Consigne A: Réécris la liste depuis la ligne contenant « How far from » jusqu'à sa fin, en remplaçant « arched window » par « rounded window » et en laissant tout le reste tel quel.

Texte de la page:
Info

Nouvelle adresse Seriatim
@seriatimfr
jeanvin22@gmail.com



mardi 29 avril 2008

« Notre ami le despote » N°194 - 1ere année

Libération titrait en première page : « Notre ami le despote » pour qualifier le président tunisien Ben Ali recevant Nicolas et Carla Sarkozy.
On est un peu surpris par l’emploi de ce mot sorti de l’usage courant politique. Ben Ali le dictateur sonnerait mieux et mieux encore, Ben Ali le tyran de Tunis. Tyran, despote oui, oui, nous rapprochons de la Grèce antique tel Denys tyran de Syracuse, par exemple ? Mais était-il un dictateur ?
En fait despote désigne étymologiquement le « maître de maison » et par extension le seigneur avant de qualifier un système politique.
Aristote¹ dans
Politique, en comparant les différentes constitutions politiques, évoque le premier le despote.
L’empire romain d’Orient l’utilisait dans sa hiérarchie aulique puis le réserva aux porphyrogénètes. Les empereurs à Constantinople leurs confièrent des principautés qu’ils dénommèrent despotats d’Epire, de Morée.

Consigne B: D'après le texte de la page, que désigne étymologiquement le mot « despote » ?

Données fournies:

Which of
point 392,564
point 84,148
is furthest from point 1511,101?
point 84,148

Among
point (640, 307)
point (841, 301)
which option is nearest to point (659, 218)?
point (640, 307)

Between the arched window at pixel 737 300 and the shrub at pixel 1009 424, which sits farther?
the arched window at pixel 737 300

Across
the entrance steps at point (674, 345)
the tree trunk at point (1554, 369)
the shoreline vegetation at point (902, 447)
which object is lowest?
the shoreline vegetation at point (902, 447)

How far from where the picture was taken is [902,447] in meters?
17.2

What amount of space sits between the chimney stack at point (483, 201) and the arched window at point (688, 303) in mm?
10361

Réponse A:
How far from where the picture was taken is [902,447] in meters?
17.2

What amount of space sits between the chimney stack at point (483, 201) and the rounded window at point (688, 303) in mm?
10361

Réponse B: Il désigne le « maître de maison ».